#### WHAT THE TASK REQUIRES
Copy word for word the lines in the records below, starting at the line with "genus: Sceloporus" and ending at the line with "scientific name: Cuniculus". Skip the pictures.

#### PROVIDED MATERIAL
·····

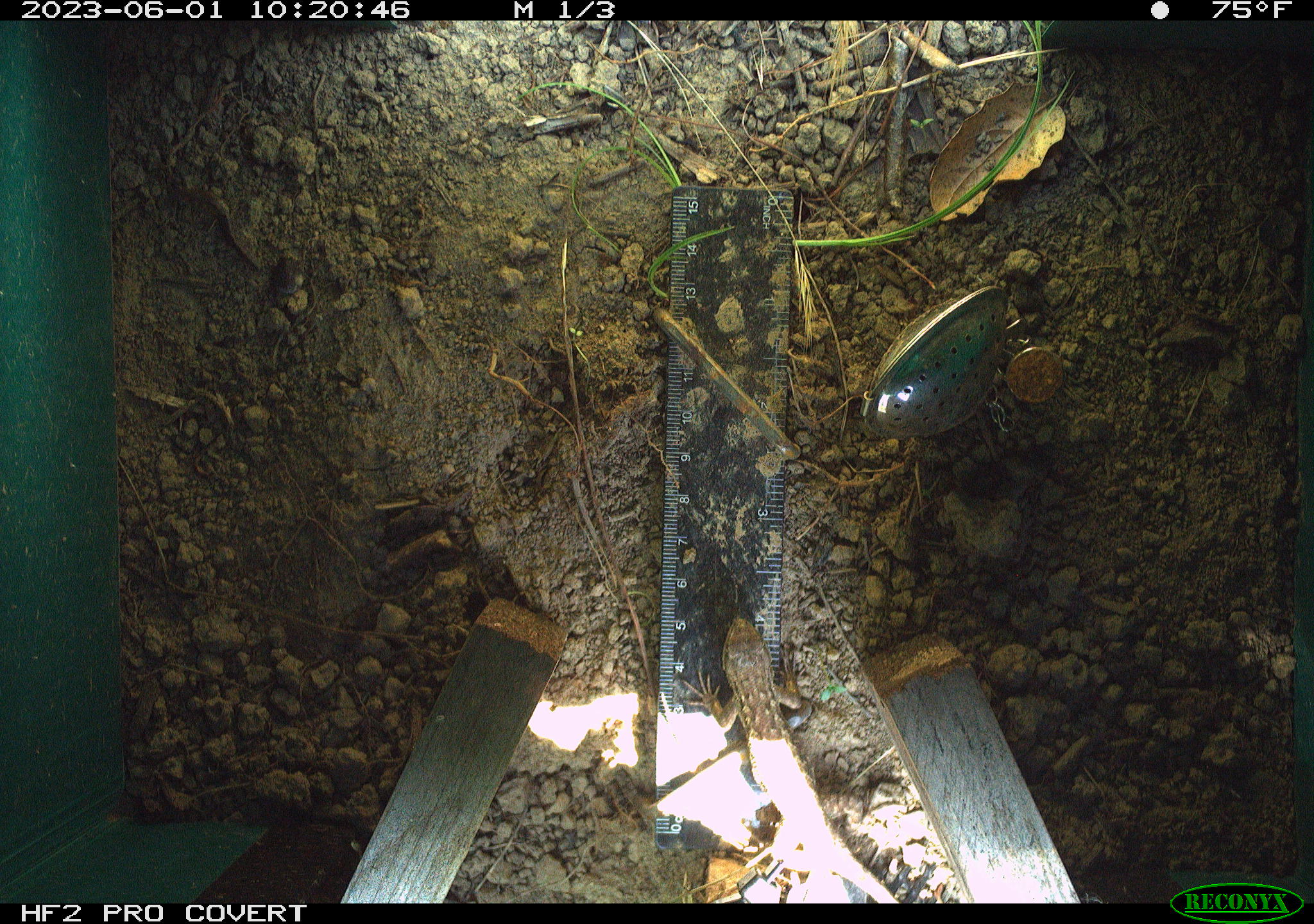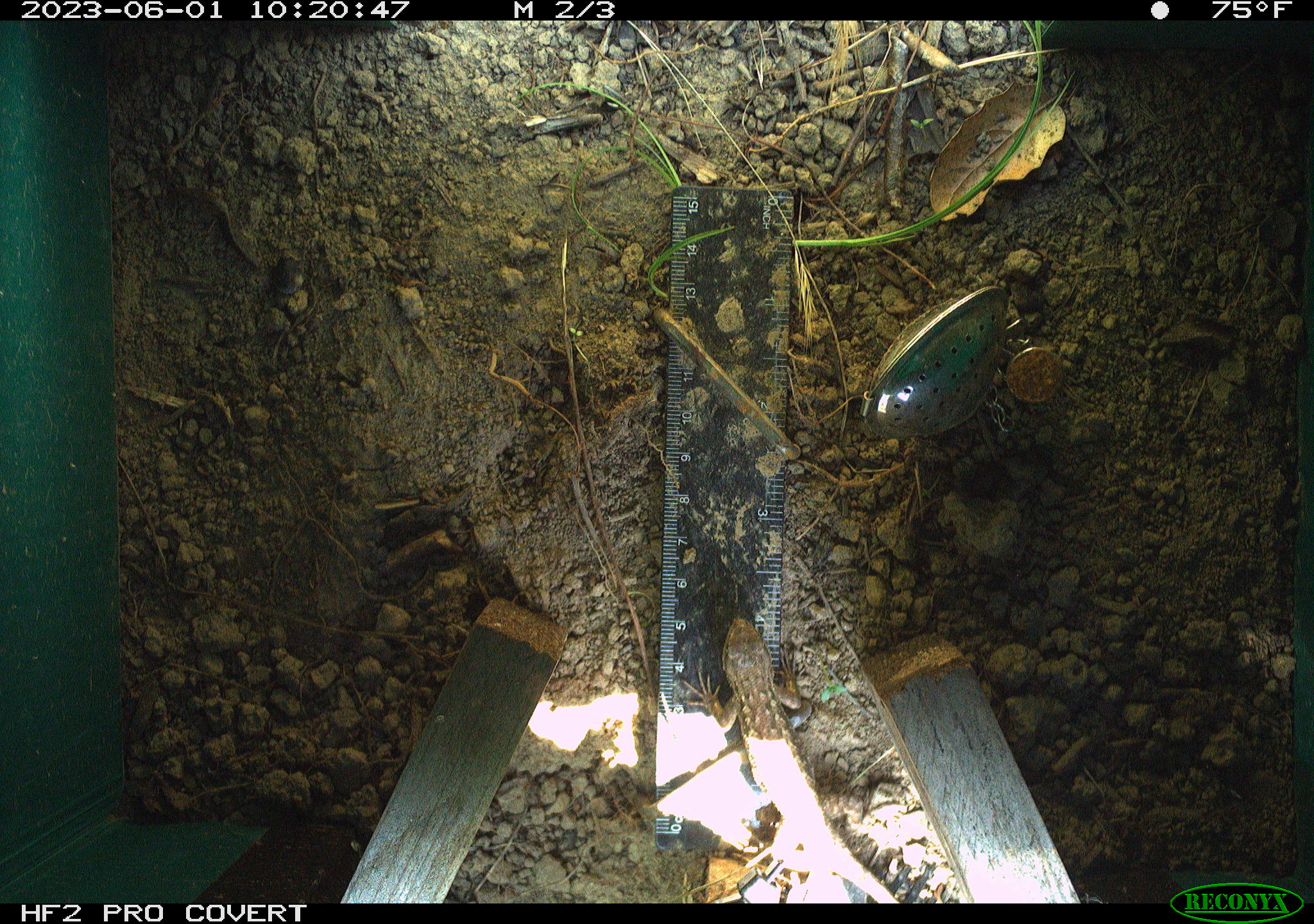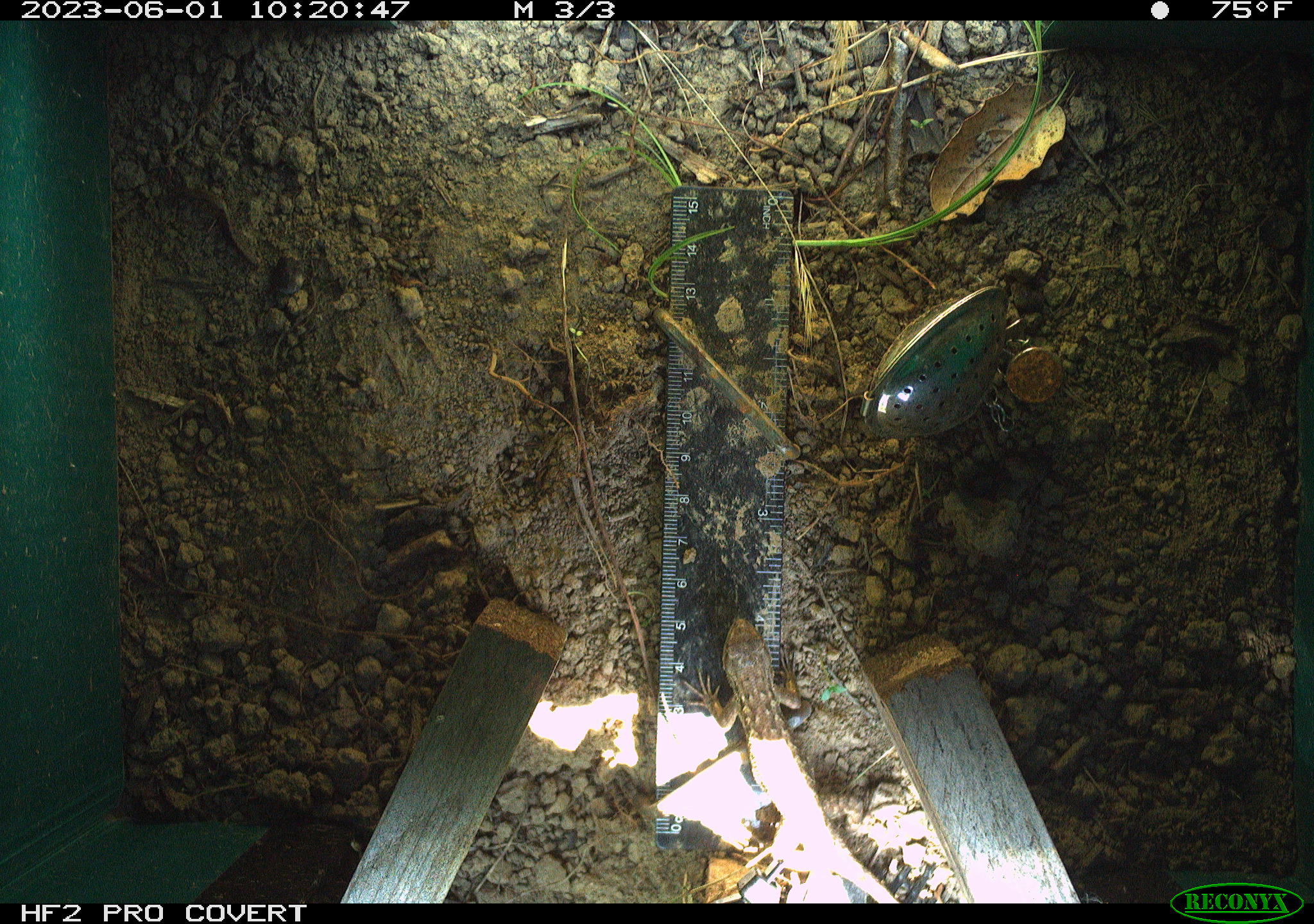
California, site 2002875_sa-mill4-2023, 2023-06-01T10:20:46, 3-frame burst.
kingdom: Animalia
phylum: Chordata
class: Reptilia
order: Squamata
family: Phrynosomatidae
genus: Sceloporus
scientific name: Sceloporus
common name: spiny lizards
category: sceloporus species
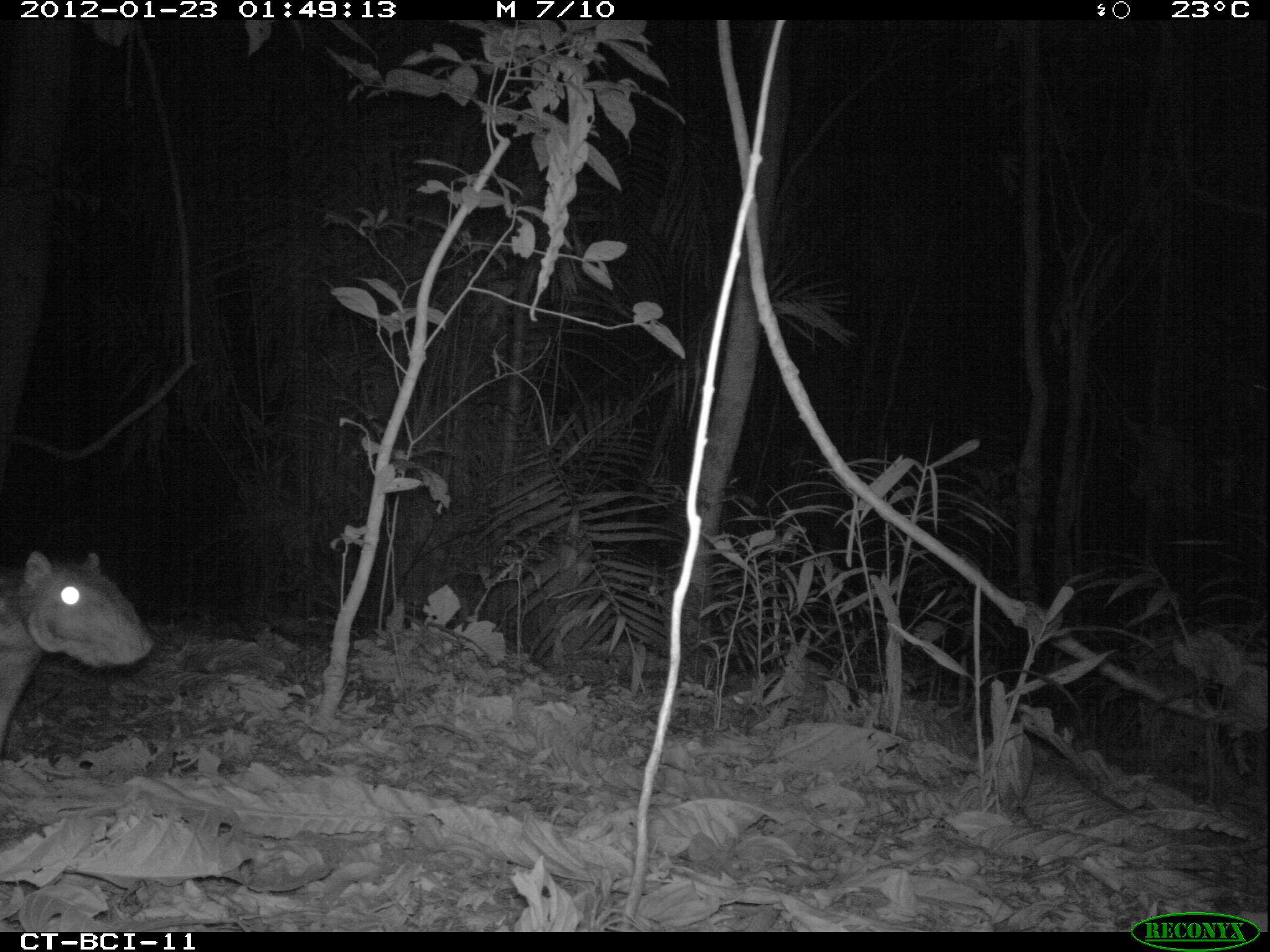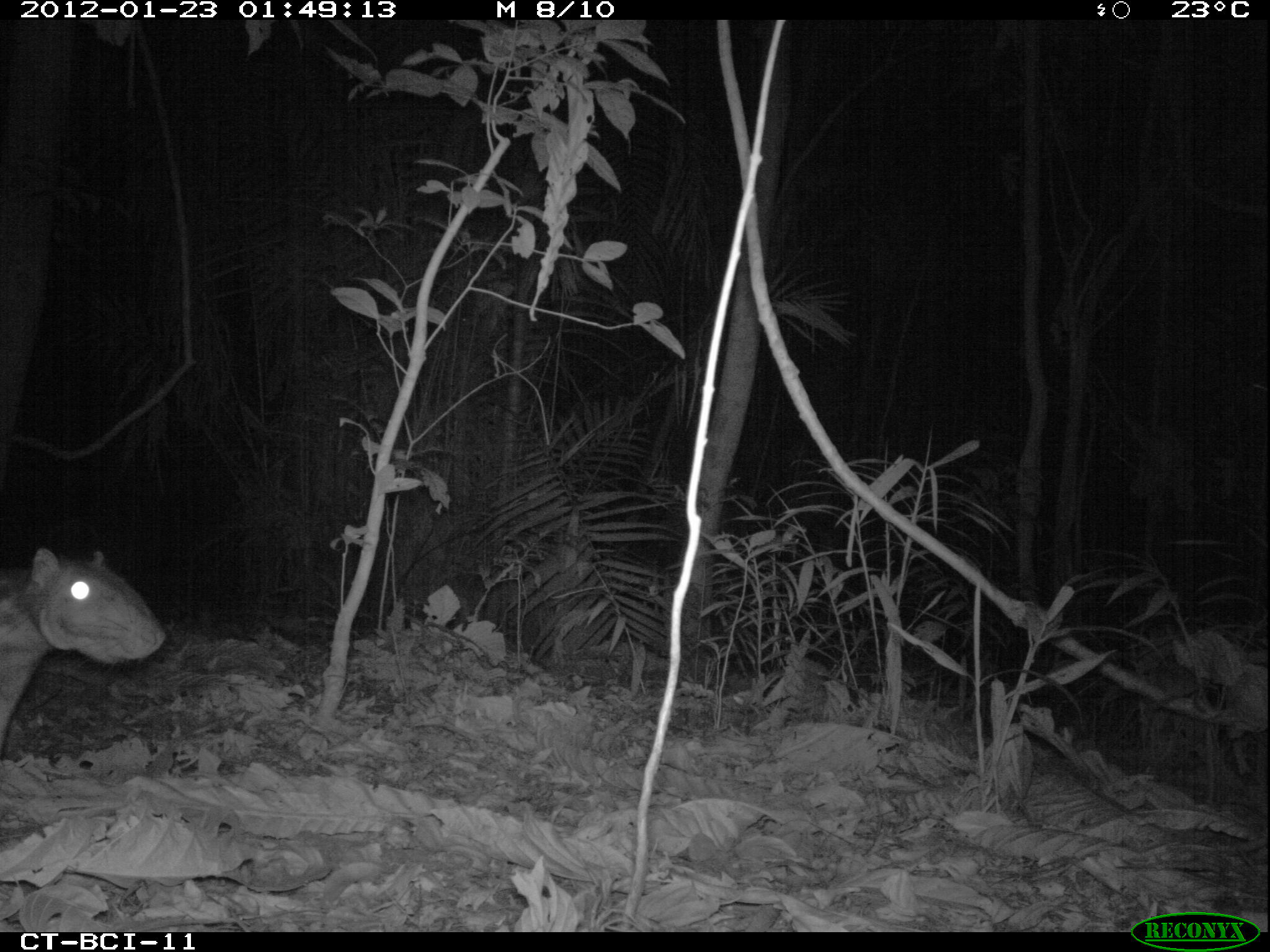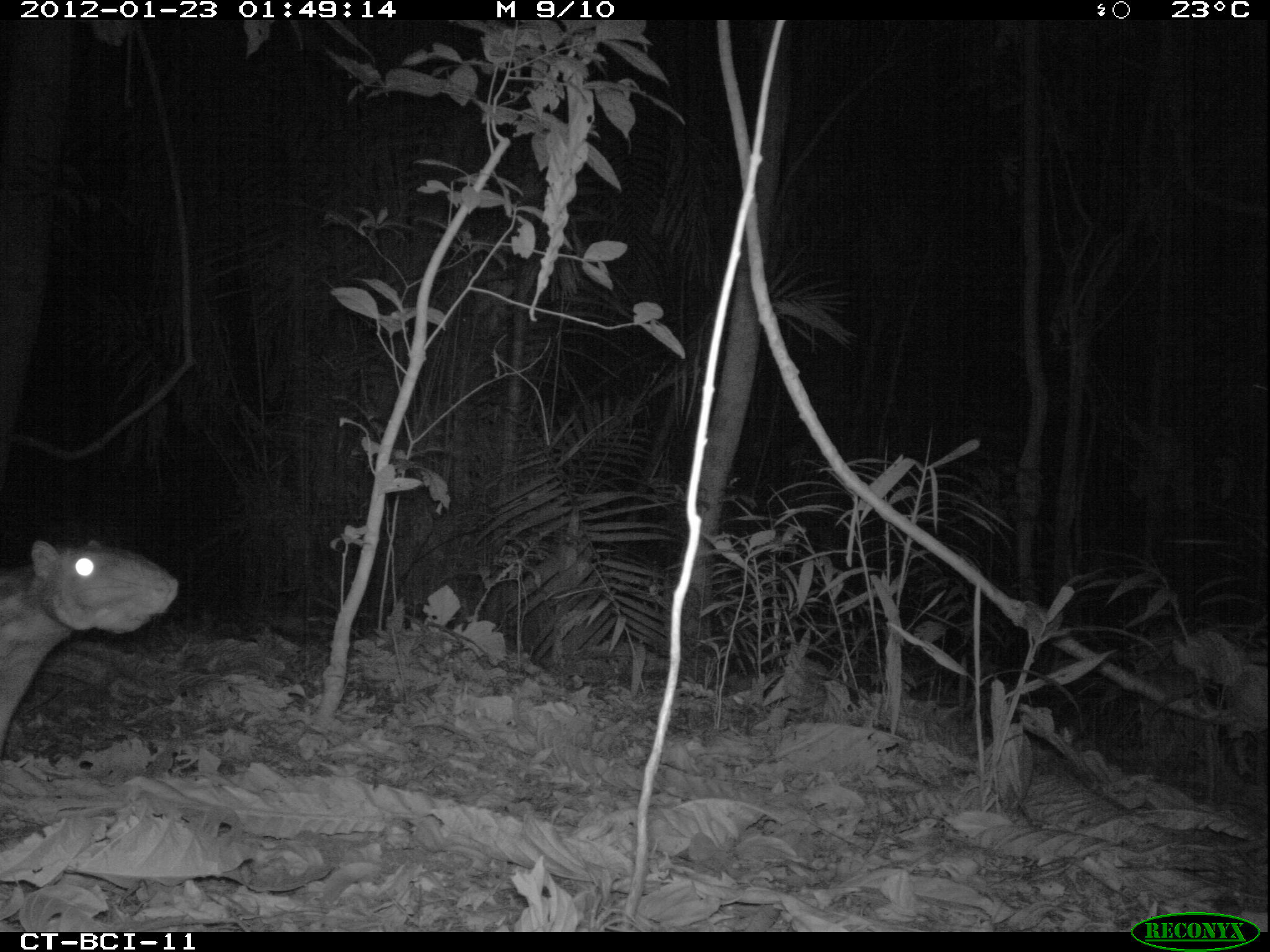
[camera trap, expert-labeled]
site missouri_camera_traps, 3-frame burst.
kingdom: Animalia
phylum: Chordata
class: Mammalia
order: Rodentia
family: Cuniculidae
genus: Cuniculus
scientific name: Cuniculus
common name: paca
Paca (Cuniculus). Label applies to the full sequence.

·····

#### REPLY
genus: Sceloporus
scientific name: Sceloporus
common name: spiny lizards
category: sceloporus species
[camera trap, expert-labeled]
site missouri_camera_traps, 3-frame burst.
kingdom: Animalia
phylum: Chordata
class: Mammalia
order: Rodentia
family: Cuniculidae
genus: Cuniculus
scientific name: Cuniculus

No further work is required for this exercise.